*STUDY QUESTIONS*.
[a] Decide whether each statement agrees with the article about the memorial ball for James Taylor. Answer yes or no for each, and quote the words of the article that decide it.
(i) The ball was held at Tewin Bury Farm Hotel.
(ii) James Taylor was 38 years old when he died.
(iii) The anonymous bidder took the motorcycle home.
[b] Carry on the article about the memorial ball for James Taylor from the point at which it stops.

*TEXT EXCERPT*.
Thousands raised for medical research in memory of James

PUBLISHED: 12:55 01 July 2018

James Taylor's family organised a fundraising ball in his memory. Picture: Supplied

James Taylor's family organised a fundraising ball in his memory. Picture: Supplied


On the anniversary of the sudden death of a father of two, his family have held a charity ball in Welwyn to aid the fight for meningitis research.

James Taylor's family organised a fundraising ball in his memory. Picture: SuppliedJames Taylor's family organised a fundraising ball in his memory. Picture: Supplied

Tewin Bury Farm Hotel played host to the glamorous ball on Saturday, June 23, raising thousands for charity Meningitis Research Foundation.

The event was organised by the family of James Taylor, who was 36 years old when he passed away very suddenly from meningococcal meningitis and septicaemia in June 2017.

Born in Welwyn Garden City, the father of four-year-old Max and two-year-old Scarlett lived in Stotfold with his wife Jade before the tragedy struck.

James’ sisters, Kim and Cindy Taylor, said the event was “an amazing success”, with 350 people attending.

The charity is still counting the money, but around £20,000 has been raised through the ball, an auction and a raffle.

One auction item, a motorcycle that had been donated, reached around £10,000 in the bidding.

In a stunning gesture, the anonymous bidder then told the family to keep the bike, and turned the bid into a donation.

Kim and Cindy spoke of the night, saying: “We couldn’t have hoped for anything better.

*SOURCE INFORMATION*.
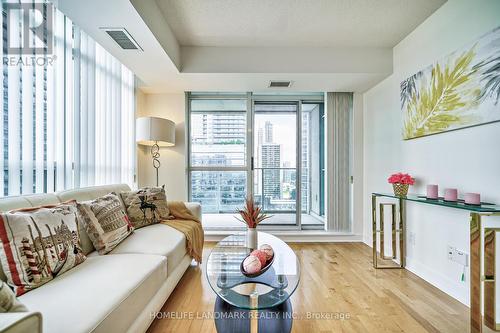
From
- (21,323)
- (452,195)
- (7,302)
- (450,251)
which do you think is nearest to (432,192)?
(452,195)

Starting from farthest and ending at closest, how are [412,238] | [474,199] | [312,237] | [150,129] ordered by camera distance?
[312,237] → [150,129] → [412,238] → [474,199]

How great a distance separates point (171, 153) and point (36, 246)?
241 cm

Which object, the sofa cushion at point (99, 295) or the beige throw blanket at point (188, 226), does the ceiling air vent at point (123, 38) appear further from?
the sofa cushion at point (99, 295)

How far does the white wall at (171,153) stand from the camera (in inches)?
137

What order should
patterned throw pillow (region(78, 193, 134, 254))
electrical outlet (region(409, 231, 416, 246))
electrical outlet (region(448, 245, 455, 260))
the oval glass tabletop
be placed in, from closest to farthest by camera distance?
the oval glass tabletop → patterned throw pillow (region(78, 193, 134, 254)) → electrical outlet (region(448, 245, 455, 260)) → electrical outlet (region(409, 231, 416, 246))

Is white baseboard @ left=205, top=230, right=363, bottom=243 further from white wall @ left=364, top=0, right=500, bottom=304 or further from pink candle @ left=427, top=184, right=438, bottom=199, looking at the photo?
pink candle @ left=427, top=184, right=438, bottom=199

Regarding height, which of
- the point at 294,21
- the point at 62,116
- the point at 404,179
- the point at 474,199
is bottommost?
the point at 474,199

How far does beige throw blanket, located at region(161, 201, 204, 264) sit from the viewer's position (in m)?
2.22

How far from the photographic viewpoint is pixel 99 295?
1062 millimetres

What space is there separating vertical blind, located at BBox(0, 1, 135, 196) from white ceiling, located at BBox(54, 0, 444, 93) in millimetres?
289

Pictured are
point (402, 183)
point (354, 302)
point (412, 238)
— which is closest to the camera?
point (354, 302)

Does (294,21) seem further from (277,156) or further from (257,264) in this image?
(257,264)

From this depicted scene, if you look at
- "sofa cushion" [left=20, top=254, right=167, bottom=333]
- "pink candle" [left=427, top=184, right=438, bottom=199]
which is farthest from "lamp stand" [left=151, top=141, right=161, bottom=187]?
"pink candle" [left=427, top=184, right=438, bottom=199]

*REPLIES*.
[a]
(i) Yes: "Tewin Bury Farm Hotel played host to the glamorous ball on Saturday, June 23"
(ii) No: "who was 36 years old when he passed away"
(iii) No: "the anonymous bidder then told the family to keep the bike"

[b]
“Many of the items included in the auction or raffled were donated by local companies, shops and restaurants.

“We’re grateful to everyone who came along and helped us to raise these funds for Meningitis Research Foundation.”

The sisters made a heartfelt tribute, saying: “James was a wonderful family man, friend and colleague who loved life.

“We wanted to do something big to remember him.

“He was born in Welwyn Garden City and worked for Cereal Partners UK for 17 years, so it seemed only right that we hold the ball in Welwyn.”

Rob Dawson, director of support at the Meningitis Research Foundation said, “We were saddened to hear about James.

“Meningitis and septicaemia can strike without warning and can affect people who are otherwise very healthy.

“We’re grateful to James’ family for raising funds for the charity in his memory.

“These funds will help us enormously with our vital work including our research, awareness and support programmes.”

Early symptoms of meningitis and septicaemia are usually fever, vomiting, headache and feeling unwell.

Limb pain, pale skin, and cold hands and feet often appear earlier than the rash, neck stiffness, dislike of bright lights and confusion.